--- Start of STORED RECORDS ---

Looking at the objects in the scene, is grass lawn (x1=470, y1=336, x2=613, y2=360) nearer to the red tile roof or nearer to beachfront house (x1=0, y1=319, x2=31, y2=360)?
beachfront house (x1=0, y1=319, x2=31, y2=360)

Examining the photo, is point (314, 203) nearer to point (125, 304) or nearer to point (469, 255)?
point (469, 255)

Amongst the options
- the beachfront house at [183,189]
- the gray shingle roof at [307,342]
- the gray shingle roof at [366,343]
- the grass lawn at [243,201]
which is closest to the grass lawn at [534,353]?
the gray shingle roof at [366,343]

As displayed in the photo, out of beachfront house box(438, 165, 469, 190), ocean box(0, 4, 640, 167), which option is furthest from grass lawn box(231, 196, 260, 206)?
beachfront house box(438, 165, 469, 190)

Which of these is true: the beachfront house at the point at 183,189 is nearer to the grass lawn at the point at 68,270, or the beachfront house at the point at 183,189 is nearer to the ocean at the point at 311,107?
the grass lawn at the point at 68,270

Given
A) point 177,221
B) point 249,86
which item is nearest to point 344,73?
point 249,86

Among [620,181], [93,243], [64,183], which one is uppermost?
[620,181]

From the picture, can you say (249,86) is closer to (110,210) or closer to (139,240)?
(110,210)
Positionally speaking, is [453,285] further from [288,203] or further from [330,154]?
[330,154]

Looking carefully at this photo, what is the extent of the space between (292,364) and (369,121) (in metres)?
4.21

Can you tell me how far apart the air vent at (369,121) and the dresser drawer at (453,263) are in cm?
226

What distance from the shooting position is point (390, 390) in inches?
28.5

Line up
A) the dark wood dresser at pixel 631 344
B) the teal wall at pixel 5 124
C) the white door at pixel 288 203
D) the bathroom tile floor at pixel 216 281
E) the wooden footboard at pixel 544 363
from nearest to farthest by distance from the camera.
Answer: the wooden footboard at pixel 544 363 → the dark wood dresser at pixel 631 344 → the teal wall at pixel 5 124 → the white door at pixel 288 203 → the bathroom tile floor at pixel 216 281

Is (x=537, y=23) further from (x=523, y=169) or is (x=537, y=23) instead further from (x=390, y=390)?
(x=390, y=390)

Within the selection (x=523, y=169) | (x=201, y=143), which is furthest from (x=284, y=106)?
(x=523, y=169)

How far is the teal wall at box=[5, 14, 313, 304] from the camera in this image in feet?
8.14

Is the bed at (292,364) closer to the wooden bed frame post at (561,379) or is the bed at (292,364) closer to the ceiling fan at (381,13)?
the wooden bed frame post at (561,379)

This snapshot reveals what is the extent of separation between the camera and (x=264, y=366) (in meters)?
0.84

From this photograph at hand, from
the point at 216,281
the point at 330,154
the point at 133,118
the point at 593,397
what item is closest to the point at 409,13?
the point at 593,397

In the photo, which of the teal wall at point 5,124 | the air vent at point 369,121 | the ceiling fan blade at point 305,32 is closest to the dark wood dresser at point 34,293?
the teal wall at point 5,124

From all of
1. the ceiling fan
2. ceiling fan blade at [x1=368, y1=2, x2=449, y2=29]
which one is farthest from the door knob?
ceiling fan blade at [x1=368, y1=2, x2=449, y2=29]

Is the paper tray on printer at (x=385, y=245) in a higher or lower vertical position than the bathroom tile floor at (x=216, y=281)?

--- End of STORED RECORDS ---

INSTRUCTIONS TO FOLLOW: Copy out all of the records above with nothing altered.

EXERCISE OUTPUT:
Looking at the objects in the scene, is grass lawn (x1=470, y1=336, x2=613, y2=360) nearer to the red tile roof or nearer to beachfront house (x1=0, y1=319, x2=31, y2=360)?
beachfront house (x1=0, y1=319, x2=31, y2=360)

Examining the photo, is point (314, 203) nearer to point (125, 304) or nearer to point (469, 255)?
point (469, 255)

Amongst the options
- the beachfront house at [183,189]
- the gray shingle roof at [307,342]
- the gray shingle roof at [366,343]
- the grass lawn at [243,201]
which is closest to the grass lawn at [534,353]?
the gray shingle roof at [366,343]

As displayed in the photo, out of beachfront house box(438, 165, 469, 190), ocean box(0, 4, 640, 167), which option is furthest from grass lawn box(231, 196, 260, 206)?
beachfront house box(438, 165, 469, 190)

Which of these is true: the beachfront house at the point at 183,189 is nearer to the grass lawn at the point at 68,270, or the beachfront house at the point at 183,189 is nearer to the ocean at the point at 311,107?
the grass lawn at the point at 68,270

Given
A) point 177,221
B) point 249,86
which item is nearest to point 344,73?
point 249,86

Among [620,181], [93,243], [64,183], which one is uppermost?
[620,181]

From the picture, can you say (249,86) is closer to (110,210) or closer to (139,240)?
(110,210)
Positionally speaking, is [453,285] further from [288,203] or further from [330,154]?
[330,154]

Looking carefully at this photo, what is the extent of the space between (292,364) and (369,121) (in metres)?
4.21

Can you tell me how far apart the air vent at (369,121) and the dresser drawer at (453,263) are in cm?
226

What distance from the shooting position is point (390, 390) in inches?
28.5

Line up
A) the dark wood dresser at pixel 631 344
B) the teal wall at pixel 5 124
C) the white door at pixel 288 203
D) the bathroom tile floor at pixel 216 281
E) the wooden footboard at pixel 544 363
from nearest to farthest by distance from the camera.
Answer: the wooden footboard at pixel 544 363 → the dark wood dresser at pixel 631 344 → the teal wall at pixel 5 124 → the white door at pixel 288 203 → the bathroom tile floor at pixel 216 281

Is (x=537, y=23) further from (x=523, y=169) or is (x=537, y=23) instead further from (x=390, y=390)?
(x=390, y=390)

Within the selection (x=523, y=169) | (x=201, y=143), which is furthest from (x=284, y=106)?
(x=523, y=169)

How far is the teal wall at box=[5, 14, 313, 304] from the camera in this image in feet?
8.14

Is the bed at (292,364) closer to the wooden bed frame post at (561,379) or is the bed at (292,364) closer to the ceiling fan at (381,13)?
the wooden bed frame post at (561,379)

This snapshot reveals what is the extent of separation between the camera and (x=264, y=366) (in meters)?
0.84

From this photograph at hand, from
the point at 216,281
the point at 330,154
the point at 133,118
the point at 593,397
what item is closest to the point at 409,13?
the point at 593,397

In the photo, which of the teal wall at point 5,124 | the air vent at point 369,121 | the ceiling fan blade at point 305,32 is closest to the dark wood dresser at point 34,293?
the teal wall at point 5,124

From all of
1. the ceiling fan
2. ceiling fan blade at [x1=368, y1=2, x2=449, y2=29]
which one is farthest from the door knob?
ceiling fan blade at [x1=368, y1=2, x2=449, y2=29]

Is the paper tray on printer at (x=385, y=245) in a higher or lower vertical position than the bathroom tile floor at (x=216, y=281)?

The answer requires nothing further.